RECORDS FOR THIS EXERCISE
--- START ---

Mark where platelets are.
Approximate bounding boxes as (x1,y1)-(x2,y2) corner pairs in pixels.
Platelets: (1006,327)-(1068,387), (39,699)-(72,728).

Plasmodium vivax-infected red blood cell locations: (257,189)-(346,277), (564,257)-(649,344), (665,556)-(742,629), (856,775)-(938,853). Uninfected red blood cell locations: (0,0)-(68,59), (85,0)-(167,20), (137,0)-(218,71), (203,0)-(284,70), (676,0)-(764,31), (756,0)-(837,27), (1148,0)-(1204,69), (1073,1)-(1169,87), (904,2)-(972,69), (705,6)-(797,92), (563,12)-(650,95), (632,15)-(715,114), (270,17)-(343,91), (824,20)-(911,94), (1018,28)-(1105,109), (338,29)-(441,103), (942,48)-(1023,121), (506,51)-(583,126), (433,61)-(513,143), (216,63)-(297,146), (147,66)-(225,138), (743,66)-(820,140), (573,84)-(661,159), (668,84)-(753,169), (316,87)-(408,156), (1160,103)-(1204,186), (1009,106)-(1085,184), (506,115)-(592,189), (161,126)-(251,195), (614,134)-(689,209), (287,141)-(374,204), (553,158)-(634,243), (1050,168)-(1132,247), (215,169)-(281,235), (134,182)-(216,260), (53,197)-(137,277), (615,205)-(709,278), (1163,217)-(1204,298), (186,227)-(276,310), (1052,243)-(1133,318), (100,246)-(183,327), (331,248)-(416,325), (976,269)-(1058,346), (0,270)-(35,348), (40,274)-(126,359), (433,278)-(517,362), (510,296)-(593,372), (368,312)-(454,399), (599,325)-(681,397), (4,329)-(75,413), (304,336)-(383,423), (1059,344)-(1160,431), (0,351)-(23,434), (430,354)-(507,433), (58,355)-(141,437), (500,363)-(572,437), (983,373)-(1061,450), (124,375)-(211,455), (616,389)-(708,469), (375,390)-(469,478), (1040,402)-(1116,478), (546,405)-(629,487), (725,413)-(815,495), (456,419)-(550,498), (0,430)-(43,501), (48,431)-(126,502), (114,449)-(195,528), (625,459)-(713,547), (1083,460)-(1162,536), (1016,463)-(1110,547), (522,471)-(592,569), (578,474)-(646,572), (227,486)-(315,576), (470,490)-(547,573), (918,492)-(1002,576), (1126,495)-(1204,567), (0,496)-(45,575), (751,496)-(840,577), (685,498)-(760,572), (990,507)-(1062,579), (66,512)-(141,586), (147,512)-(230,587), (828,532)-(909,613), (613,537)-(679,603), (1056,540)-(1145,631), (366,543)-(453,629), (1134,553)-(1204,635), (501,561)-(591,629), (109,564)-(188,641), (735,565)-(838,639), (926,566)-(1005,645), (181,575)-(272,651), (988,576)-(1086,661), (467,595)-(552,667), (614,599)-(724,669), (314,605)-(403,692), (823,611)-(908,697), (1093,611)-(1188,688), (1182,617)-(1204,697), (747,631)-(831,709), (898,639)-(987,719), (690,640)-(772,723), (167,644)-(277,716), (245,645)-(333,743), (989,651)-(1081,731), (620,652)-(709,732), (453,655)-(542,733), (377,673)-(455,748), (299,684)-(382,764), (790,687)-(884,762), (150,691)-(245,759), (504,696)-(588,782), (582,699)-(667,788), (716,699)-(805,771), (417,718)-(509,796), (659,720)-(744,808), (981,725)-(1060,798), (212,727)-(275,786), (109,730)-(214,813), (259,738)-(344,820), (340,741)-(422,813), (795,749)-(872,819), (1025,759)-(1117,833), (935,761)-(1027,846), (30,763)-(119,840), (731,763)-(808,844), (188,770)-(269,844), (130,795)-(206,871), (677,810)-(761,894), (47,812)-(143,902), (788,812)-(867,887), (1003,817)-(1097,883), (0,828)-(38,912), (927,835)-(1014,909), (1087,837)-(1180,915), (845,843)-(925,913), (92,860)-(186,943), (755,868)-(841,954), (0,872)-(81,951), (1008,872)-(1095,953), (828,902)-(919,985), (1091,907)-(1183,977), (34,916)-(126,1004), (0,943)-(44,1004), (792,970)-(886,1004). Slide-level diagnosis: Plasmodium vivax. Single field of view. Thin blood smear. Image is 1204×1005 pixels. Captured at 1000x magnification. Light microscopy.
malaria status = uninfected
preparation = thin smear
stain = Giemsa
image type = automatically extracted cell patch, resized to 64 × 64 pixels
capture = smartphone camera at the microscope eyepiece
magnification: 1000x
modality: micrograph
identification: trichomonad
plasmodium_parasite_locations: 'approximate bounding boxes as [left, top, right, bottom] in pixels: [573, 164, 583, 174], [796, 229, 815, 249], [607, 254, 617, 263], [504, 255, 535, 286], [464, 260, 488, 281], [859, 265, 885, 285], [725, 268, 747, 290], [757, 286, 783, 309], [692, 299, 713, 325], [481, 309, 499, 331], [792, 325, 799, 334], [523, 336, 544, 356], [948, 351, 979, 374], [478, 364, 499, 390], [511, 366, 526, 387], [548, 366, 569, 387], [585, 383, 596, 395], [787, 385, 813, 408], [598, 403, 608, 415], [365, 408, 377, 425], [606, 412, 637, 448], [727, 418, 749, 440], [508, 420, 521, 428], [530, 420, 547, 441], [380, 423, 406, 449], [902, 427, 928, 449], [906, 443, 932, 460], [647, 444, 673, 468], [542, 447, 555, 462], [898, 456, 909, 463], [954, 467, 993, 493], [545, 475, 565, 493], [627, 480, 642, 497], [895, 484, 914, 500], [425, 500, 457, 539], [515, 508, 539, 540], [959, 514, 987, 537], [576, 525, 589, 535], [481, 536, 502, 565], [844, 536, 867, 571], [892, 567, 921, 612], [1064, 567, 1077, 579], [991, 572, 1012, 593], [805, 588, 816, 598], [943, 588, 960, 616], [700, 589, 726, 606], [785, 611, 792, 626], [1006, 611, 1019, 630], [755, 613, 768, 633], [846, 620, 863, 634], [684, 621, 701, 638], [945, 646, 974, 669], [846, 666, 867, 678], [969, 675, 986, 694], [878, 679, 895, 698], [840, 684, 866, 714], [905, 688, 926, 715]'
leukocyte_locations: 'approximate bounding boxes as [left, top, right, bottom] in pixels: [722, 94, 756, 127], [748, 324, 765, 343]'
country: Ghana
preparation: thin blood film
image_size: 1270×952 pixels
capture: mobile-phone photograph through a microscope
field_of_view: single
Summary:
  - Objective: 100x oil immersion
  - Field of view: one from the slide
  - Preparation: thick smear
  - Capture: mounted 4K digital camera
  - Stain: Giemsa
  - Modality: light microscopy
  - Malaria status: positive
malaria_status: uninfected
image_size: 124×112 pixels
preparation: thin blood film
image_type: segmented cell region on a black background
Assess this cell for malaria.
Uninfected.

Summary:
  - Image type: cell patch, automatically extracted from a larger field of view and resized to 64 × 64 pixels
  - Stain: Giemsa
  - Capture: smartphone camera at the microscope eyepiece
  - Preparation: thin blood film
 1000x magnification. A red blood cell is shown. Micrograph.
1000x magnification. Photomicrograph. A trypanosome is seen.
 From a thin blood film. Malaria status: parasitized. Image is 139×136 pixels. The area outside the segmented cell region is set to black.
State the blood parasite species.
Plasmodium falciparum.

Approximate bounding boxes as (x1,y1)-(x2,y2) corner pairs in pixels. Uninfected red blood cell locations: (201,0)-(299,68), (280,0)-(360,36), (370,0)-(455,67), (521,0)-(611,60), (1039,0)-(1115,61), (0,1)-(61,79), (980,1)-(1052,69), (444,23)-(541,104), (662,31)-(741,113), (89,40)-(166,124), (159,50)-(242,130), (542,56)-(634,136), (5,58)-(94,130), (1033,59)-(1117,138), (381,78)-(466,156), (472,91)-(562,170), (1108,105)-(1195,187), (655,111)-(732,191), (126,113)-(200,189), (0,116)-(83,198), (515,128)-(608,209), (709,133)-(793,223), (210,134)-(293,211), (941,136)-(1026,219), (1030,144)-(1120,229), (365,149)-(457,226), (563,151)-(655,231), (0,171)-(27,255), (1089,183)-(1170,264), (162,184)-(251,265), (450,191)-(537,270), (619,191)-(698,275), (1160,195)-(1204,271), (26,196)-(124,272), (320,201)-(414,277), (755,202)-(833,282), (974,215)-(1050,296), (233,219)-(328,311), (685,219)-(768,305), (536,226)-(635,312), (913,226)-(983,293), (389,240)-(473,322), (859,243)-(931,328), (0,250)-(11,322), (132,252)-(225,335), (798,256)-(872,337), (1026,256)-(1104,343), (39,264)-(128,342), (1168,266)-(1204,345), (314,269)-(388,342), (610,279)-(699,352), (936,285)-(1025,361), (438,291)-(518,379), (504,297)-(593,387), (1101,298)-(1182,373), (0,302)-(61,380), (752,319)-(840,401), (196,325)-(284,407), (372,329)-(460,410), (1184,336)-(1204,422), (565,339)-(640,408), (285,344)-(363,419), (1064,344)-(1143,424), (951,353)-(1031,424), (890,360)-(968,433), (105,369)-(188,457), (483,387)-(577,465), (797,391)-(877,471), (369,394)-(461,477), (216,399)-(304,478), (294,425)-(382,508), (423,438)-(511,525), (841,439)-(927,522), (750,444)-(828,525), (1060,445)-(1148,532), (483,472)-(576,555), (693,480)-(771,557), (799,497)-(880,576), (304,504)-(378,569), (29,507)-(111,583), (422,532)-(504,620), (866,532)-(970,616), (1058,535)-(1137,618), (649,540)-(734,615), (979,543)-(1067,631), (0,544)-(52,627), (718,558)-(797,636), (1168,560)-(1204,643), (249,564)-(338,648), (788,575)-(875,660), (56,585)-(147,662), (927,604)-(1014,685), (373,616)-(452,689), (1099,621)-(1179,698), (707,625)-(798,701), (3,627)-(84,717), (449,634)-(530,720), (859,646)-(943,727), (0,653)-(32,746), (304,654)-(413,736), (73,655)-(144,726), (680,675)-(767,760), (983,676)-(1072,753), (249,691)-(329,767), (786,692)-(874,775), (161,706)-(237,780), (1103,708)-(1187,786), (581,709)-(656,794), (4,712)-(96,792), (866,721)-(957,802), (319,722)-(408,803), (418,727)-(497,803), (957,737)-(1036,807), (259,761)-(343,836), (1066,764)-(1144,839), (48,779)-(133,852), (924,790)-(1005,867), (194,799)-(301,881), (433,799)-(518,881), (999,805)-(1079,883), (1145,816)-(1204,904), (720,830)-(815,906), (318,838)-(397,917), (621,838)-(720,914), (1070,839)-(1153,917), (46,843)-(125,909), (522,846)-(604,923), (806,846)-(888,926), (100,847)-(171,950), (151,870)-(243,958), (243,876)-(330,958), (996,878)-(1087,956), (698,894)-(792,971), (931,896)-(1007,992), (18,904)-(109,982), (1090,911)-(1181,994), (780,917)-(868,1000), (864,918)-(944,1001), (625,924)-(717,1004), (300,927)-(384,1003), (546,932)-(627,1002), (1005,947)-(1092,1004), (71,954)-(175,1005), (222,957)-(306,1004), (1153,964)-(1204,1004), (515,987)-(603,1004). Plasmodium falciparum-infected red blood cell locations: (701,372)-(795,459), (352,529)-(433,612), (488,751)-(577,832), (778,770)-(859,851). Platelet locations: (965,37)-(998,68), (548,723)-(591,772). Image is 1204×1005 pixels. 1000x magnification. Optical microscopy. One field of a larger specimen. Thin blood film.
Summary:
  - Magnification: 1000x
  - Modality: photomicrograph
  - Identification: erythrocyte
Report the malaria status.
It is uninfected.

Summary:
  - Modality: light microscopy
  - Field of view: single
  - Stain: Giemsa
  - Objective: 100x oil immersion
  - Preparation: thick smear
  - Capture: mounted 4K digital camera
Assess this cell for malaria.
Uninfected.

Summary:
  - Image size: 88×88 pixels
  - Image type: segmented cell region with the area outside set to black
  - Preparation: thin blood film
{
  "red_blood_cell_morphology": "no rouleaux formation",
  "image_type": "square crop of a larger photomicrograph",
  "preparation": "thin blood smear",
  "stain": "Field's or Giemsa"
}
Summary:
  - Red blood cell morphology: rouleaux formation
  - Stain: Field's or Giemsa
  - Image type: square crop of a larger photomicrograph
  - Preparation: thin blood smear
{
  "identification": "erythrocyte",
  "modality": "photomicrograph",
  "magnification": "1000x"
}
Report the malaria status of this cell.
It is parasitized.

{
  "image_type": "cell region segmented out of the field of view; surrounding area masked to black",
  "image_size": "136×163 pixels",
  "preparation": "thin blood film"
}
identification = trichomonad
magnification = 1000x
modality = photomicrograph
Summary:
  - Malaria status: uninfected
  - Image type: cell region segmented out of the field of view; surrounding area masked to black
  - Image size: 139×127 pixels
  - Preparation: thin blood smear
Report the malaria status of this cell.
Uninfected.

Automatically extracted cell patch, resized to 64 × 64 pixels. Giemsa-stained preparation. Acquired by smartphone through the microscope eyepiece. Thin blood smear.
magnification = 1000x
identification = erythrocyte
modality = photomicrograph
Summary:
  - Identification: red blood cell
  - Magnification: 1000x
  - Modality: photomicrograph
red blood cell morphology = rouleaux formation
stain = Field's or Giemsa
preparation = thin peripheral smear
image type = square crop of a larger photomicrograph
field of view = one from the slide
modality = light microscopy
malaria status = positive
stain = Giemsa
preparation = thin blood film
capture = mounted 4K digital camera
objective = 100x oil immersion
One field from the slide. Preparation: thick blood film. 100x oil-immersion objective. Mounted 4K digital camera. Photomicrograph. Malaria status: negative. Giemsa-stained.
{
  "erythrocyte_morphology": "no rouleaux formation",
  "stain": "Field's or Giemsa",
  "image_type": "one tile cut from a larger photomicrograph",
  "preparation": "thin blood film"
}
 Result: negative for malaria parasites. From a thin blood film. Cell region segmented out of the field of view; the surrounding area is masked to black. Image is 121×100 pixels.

--- END ---

REQUIRED ACTION
Using the entries above, extract exactly the span from the line with "From a thin blood film. Malaria" to the line with "Plasmodium falciparum.", both lines included; leave out everything else.

TASK RESULT
 From a thin blood film. Malaria status: parasitized. Image is 139×136 pixels. The area outside the segmented cell region is set to black.
State the blood parasite species.
Plasmodium falciparum.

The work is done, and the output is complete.